◆ Textauszug:
- - - - - - -

Mann gegen Mann

Alltag Ausflug in das Paralleluniversum Boxsport

Am Kneipentisch hatte Herr Horrido vorgeschlagen, zum Profiboxen zu gehen. Er hatte ein vielversprechendes Werbeplakat gesehen, mit gewalttätig blickenden Kerlen vor goldstrahlendem Hintergrund, überschrieben mit "GBU-Weltmeisterschaft" - eine fremde Welt präsentierte sich, ein Paralleluniversum, das seiner Erkundung harrte. Herr Jenner war sofort einverstanden, wohingegen Herrn Hambusch, dem 25 Euro für die sogenannte Weltmeisterschaft eines Verbandes, den niemand kennt, zu teuer erschienen war, erst überredet werden wollte: "GBU, was soll das sein? Großbernauer Union?" Horrido wusste es auch nicht, beschwor aber die archaische Schönheit des Boxsports: Mann gegen Mann, nur einer kann gewinnen. Und: Ein ganz alter Türke gegen einen blutjungen Armenier im Hauptkampf, allein die symbolische Brisanz der Begegnung verspreche grandiose Szenen. Graue Wölfe, die bei ihrer Niederlage in Tränen ausbrechen, oder aber, kaum schlechter: ein junger Schläger, der vor der raffinierten Kampfkunst des Alters in die Knie geht! Hambusch hatte schließlich zugestimmt und Horrido versucht, Karten vorzubestellen. Der Veranstalter, die "Ring Promotion Uterstädt" jedoch, auf Vorbestellungen offenbar nicht vorbereitet, war nur hin und wieder per Handy zu erreichen. "Kommt einfach", hatte man dem Anrufer beschieden.

- - - - - - -

◆ Ziel:
Stimmen diese Aussagen mit dem Textauszug überein? 1. Herr Jenner musste erst überredet werden. 2. Herrn Hambusch erschienen 25 Euro zu teuer. 3. Horrido konnte beim Veranstalter problemlos Karten vorbestellen. Antworte bei jeder Aussage mit Ja oder Nein und zitiere die entscheidenden Worte aus dem Textauszug wörtlich.

- - - - - - -

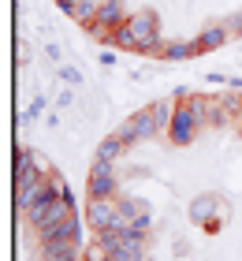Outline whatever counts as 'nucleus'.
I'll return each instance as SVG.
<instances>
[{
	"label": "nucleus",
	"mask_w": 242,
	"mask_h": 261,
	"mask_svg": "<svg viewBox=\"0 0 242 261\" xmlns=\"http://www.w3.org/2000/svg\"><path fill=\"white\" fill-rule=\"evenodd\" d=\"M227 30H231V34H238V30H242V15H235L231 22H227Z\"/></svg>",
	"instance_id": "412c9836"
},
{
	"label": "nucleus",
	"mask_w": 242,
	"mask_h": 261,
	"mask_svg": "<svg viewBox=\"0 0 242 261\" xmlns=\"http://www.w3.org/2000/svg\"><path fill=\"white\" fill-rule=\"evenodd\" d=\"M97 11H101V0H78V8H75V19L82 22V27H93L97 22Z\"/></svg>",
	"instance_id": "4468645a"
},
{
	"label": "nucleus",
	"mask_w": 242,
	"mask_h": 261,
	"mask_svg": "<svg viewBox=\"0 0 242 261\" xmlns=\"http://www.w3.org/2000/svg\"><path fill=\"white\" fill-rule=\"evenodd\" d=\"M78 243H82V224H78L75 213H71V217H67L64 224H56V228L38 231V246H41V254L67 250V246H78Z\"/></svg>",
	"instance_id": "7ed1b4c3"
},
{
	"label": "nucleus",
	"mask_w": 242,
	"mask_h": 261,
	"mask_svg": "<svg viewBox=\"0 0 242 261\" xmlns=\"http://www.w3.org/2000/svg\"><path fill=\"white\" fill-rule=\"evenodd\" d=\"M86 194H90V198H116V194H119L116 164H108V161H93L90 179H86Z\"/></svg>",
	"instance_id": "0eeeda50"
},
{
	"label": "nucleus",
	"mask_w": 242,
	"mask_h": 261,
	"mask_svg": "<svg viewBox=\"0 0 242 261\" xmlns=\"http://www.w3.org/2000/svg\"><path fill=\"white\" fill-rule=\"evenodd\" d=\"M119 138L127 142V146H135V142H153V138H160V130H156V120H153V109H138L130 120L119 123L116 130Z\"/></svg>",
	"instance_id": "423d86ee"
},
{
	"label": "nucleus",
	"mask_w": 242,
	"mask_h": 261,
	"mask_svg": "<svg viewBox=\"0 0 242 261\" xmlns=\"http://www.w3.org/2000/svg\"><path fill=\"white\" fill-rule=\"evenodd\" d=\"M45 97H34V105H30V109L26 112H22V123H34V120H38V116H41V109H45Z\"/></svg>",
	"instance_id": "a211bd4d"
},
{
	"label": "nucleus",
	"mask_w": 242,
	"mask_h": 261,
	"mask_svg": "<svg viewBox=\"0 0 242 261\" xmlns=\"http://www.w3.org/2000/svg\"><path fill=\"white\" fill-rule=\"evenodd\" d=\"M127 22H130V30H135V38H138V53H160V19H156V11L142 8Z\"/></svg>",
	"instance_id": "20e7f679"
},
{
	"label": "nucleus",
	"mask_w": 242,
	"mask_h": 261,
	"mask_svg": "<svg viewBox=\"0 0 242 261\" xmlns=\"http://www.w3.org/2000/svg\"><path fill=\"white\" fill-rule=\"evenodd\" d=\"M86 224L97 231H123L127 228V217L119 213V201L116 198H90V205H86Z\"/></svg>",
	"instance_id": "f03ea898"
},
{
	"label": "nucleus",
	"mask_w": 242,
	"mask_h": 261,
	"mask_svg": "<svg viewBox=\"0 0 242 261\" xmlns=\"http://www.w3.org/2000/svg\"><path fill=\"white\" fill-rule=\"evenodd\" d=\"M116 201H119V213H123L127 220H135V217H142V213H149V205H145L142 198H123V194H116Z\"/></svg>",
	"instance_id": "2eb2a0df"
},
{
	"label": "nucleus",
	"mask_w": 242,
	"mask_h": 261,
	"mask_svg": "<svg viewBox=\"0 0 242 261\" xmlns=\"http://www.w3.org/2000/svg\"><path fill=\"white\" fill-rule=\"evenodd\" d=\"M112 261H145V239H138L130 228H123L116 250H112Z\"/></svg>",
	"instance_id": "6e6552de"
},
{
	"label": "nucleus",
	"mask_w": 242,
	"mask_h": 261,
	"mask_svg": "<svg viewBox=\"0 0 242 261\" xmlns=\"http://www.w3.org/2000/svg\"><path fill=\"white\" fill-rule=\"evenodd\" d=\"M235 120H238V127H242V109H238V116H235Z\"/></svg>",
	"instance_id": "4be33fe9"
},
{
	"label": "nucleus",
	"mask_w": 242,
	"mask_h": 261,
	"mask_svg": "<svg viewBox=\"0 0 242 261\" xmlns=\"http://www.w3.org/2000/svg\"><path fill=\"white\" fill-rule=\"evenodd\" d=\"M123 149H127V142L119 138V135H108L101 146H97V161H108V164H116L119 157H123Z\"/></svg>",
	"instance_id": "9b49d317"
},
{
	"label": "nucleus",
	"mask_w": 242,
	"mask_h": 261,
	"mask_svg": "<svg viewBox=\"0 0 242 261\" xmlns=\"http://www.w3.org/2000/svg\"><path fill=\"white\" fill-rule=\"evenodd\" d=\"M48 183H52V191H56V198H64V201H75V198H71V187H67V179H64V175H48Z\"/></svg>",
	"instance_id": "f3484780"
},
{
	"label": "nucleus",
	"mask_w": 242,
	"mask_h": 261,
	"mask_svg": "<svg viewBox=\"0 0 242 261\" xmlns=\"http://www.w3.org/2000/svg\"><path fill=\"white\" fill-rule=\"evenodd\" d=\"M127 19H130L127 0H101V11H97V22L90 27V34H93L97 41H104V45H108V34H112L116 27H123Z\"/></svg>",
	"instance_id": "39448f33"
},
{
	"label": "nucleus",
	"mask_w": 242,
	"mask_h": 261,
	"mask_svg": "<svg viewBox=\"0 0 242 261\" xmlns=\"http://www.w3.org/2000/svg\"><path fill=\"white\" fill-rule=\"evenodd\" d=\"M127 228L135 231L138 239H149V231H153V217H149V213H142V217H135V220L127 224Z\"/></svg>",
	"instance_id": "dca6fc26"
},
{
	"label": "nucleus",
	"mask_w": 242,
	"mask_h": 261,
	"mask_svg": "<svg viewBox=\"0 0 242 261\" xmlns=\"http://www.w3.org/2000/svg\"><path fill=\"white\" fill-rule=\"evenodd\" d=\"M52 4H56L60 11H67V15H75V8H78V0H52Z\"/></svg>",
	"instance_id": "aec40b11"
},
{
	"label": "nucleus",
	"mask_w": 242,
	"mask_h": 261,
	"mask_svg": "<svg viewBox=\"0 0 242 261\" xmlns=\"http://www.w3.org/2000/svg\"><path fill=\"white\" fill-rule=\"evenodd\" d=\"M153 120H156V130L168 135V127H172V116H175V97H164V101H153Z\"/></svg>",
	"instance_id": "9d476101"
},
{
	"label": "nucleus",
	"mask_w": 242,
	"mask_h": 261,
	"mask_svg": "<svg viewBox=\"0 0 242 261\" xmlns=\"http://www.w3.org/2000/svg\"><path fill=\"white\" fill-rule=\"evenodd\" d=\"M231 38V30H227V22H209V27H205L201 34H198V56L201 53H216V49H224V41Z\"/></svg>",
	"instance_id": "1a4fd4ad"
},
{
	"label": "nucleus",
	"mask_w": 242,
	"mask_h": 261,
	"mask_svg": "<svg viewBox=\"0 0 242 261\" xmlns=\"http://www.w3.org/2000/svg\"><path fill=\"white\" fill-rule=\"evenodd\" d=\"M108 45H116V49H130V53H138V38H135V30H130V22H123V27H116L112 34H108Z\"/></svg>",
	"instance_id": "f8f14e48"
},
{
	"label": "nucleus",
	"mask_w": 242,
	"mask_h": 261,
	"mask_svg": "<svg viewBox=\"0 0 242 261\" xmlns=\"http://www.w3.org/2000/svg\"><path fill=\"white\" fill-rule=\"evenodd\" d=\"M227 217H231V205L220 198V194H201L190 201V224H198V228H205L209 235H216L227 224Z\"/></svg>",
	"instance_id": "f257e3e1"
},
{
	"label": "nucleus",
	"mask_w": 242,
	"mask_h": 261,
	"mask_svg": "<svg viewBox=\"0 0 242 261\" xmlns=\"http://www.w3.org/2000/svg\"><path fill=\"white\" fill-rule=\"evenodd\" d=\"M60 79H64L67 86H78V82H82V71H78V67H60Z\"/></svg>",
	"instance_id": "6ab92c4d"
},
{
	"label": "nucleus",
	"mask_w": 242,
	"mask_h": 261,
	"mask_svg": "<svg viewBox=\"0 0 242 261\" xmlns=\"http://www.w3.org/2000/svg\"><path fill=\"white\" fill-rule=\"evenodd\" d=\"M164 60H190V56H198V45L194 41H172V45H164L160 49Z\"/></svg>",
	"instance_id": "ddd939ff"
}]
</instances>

- - - - - - -

◆ Antwort:
1. Nein: „Herr Jenner war sofort einverstanden“
2. Ja: „dem 25 Euro für die sogenannte Weltmeisterschaft eines Verbandes, den niemand kennt, zu teuer erschienen war“
3. Nein: „auf Vorbestellungen offenbar nicht vorbereitet, war nur hin und wieder per Handy zu erreichen“